От ужаса у меня мгновенно пересохло во рту.
– Мама? Отец? – выкрикнула я.
Мать шагнула к отцу и положила руку на его широкое плечо в немой мольбе. Но отец не шелохнулся. Он был безучастен, как скала.
– Нам известны слова оракула, – хором затянули жрецы. – Спарта падет… если этот младенец не будет принесен в жертву.
Ужас пронизал меня от головы до пят. Крепче прижав к себе маленького Алексиоса, я сделала шаг назад. Мой братишка был сильным и здоровым. Зачем же ему разделять жестокую участь спартанских младенцев, родившихся больными или уродливыми? Неужели таковы были слова дельфийской прорицательницы? Кто дал ей власть обрекать Алексиоса на гибель? Почему отец до сих пор не плюнул на ее мрачное повеление и не поднял копье на кучку тщедушных старцев? Вместо этого он лишь оттолкнул маму, и та повалилась на землю, словно рогожный мешок.
– Нет… нет! – с рыданиями повторяла несчастная женщина, когда двое жрецов оттаскивали ее от алтаря. – Николаос, прошу тебя, сделай хоть что-нибудь!
Взгляд отца сделался стеклянным.
Какой-то жрец схватил меня сзади за плечи. Второй вырвал из моих рук Алексиоса и передал старшему эфору. Тот принял сверток, будто сокровище, и затянул нараспев:
– Могущественный Аполлон, дарующий истину, великая Афина, покровительница городов и государств… воззрите на нас, склоняющихся перед вашей волей, смиренных и благодарящих вас за мудрость. А теперь… этот ребенок умрет.
Эфор поднял Алексиоса над головой и, миновав алтарь, остановился на краю пропасти.
Мать упала на колени. Ее пронзительный крик разрывал мне сердце.
Тело эфора напряглось. Он приготовился отправить моего брата навстречу смерти.

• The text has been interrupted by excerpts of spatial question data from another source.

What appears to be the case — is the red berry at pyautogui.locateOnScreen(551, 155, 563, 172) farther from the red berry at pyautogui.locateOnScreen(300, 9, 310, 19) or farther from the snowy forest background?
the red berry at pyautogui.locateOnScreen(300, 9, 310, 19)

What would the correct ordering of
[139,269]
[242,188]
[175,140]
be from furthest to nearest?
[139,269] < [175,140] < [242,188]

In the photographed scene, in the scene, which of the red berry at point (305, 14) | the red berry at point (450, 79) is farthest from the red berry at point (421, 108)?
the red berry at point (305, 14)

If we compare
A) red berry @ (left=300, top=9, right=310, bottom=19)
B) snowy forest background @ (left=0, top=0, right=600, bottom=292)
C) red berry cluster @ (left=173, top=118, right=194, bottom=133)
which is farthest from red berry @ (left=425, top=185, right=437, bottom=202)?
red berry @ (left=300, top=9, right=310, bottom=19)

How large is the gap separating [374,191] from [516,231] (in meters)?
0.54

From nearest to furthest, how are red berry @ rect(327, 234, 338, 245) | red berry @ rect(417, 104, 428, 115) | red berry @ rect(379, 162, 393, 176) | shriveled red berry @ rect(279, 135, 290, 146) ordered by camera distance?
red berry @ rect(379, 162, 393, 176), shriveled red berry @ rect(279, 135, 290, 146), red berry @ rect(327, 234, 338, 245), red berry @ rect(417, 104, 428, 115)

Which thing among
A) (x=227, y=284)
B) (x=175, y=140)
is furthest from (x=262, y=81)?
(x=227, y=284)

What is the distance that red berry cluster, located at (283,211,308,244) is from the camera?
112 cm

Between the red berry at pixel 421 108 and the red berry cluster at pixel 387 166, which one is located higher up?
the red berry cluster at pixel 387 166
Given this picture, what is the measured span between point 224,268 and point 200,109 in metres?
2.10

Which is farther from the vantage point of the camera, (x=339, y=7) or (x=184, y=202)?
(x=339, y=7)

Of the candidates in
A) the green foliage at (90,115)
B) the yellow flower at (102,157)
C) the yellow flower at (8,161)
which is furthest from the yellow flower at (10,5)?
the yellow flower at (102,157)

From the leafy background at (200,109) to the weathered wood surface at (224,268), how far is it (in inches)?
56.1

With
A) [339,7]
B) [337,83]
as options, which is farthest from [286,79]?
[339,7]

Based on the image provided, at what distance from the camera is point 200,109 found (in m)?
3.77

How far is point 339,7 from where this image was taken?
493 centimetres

В этот момент небо перечеркнула яркая молния. За ней последовали чудовищные раскаты грома. Казалось, молния ударила в меня. Я вдруг почувствовала необычайный прилив сил и осознала громадную несправедливость происходящего. Закричав во всю мощь легких, я вырвалась из цепких рук жреца. Словно бегунья на состязаниях, я рванулась вперед, в безумном отчаянии протягивая руки к брату. Время замедлилось. Я встретилась взглядом с малышом Алексиосом. Если можно было бы вплавить это мгновение в янтарь и остаться в нем навсегда, я бы непременно это сделала. Мгновение, где мы оба живы, связанные родственными узами. В тот миг я еще надеялась, что сумею схватить брата и спасти от неминуемой гибели. Но я споткнулась, потеряла равновесие и ударилась плечом о бок старого эфора. Послышались испуганные возгласы. Эфор взмахнул руками и, опрокинувшись, упал с обрыва… вместе с Алексиосом.

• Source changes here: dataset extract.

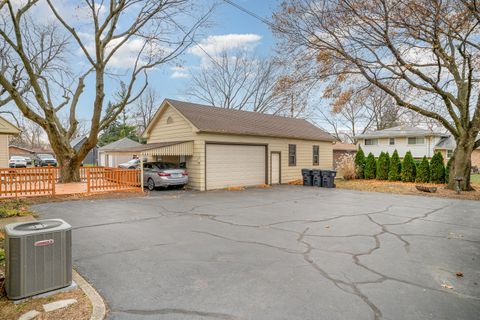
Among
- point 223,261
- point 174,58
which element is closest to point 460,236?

Оба скрылись в темноте. Крик эфора был похож на вопль демона, но быстро стих.
Я упала на колени возле самого края обрыва. Вокруг меня раздавались негодующие возгласы. Они становились все громче и безумнее, перемежаясь с проклятиями.
– Убийца!
– Она убила эфора!
Оцепенев, я смотрела в пропасть, подставив лицо хлестким струям ледяного дождя.